# Stated exercise a
In the solar frame records below, swap "filament" for "prominence" and leave every other line unchanged. Leave out the pictures.

# Source
◇ ◇ ◇ ◇ ◇ ◇ ◇

G. Richard Shell (firstname.lastname@example.org) is the Thomas Gerrity Professor of Legal Studies, Business Ethics, and Management at the Wharton School of the University of Pennsylvania in Philadelphia, Pennsylvania, USA. He has authored numerous books on influence, persuasion, and negotiation, including The Conscience Code: Lead with Your Values. Advance Your Career.
I recently heard from a former student, “Beth,” about an awkward situation she had encountered at work. Beth is a remarkable young woman: a Wharton School graduate who went back to school at the New York University to get a second undergraduate degree, this time in nursing. She is now an award-winning emergency room nurse in New York. Her educational background is unusual, but her passion for values is typical of her generation. She reported that a new supervisor had called a team meeting to go over some routine scheduling issues, and near the end of the meeting, the supervisor asked everyone, “as a favor,” to sign off on paperwork related to safety checks of emergency room equipment. Someone had dropped the ball. The supervisor needed the team to cover for them.

◇ ◇ ◇ ◇ ◇ ◇ ◇

# Supplied information
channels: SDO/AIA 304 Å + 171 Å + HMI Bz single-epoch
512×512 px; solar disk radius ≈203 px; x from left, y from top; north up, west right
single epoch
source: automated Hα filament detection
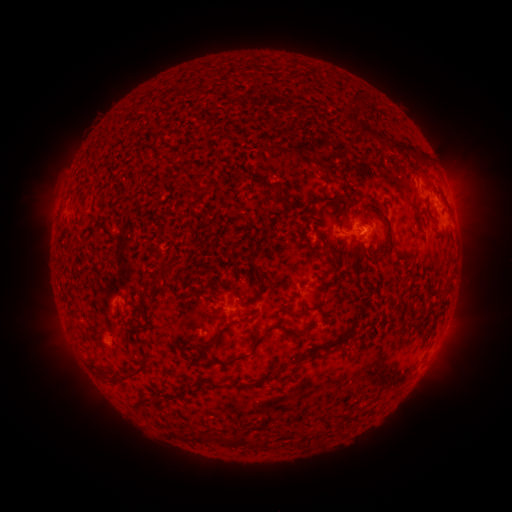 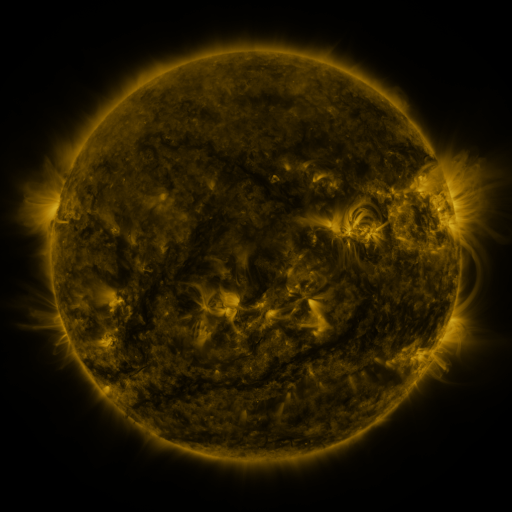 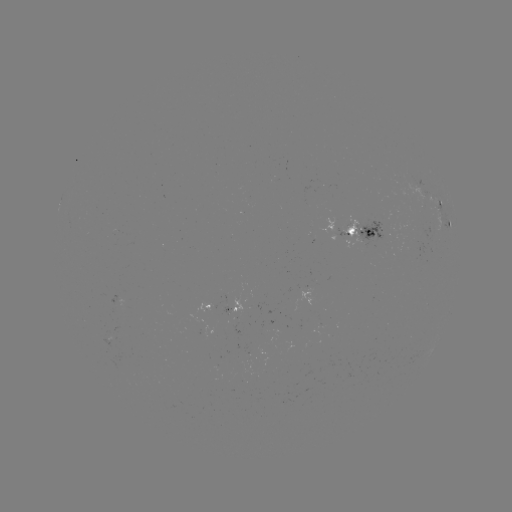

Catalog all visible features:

◇ ◇ ◇ ◇ ◇ ◇ ◇

# Stated exercise b
Return the full passage above, from G. Richard Shell's biography through the supervisor's request, word for word.

# Expected answer a
channels: SDO/AIA 304 Å + 171 Å + HMI Bz single-epoch
512×512 px; solar disk radius ≈203 px; x from left, y from top; north up, west right
single epoch
source: automated Hα prominence detection

Catalog all visible features:

# Expected answer b
G. Richard Shell (firstname.lastname@example.org) is the Thomas Gerrity Professor of Legal Studies, Business Ethics, and Management at the Wharton School of the University of Pennsylvania in Philadelphia, Pennsylvania, USA. He has authored numerous books on influence, persuasion, and negotiation, including The Conscience Code: Lead with Your Values. Advance Your Career.
I recently heard from a former student, “Beth,” about an awkward situation she had encountered at work. Beth is a remarkable young woman: a Wharton School graduate who went back to school at the New York University to get a second undergraduate degree, this time in nursing. She is now an award-winning emergency room nurse in New York. Her educational background is unusual, but her passion for values is typical of her generation. She reported that a new supervisor had called a team meeting to go over some routine scheduling issues, and near the end of the meeting, the supervisor asked everyone, “as a favor,” to sign off on paperwork related to safety checks of emergency room equipment. Someone had dropped the ball. The supervisor needed the team to cover for them.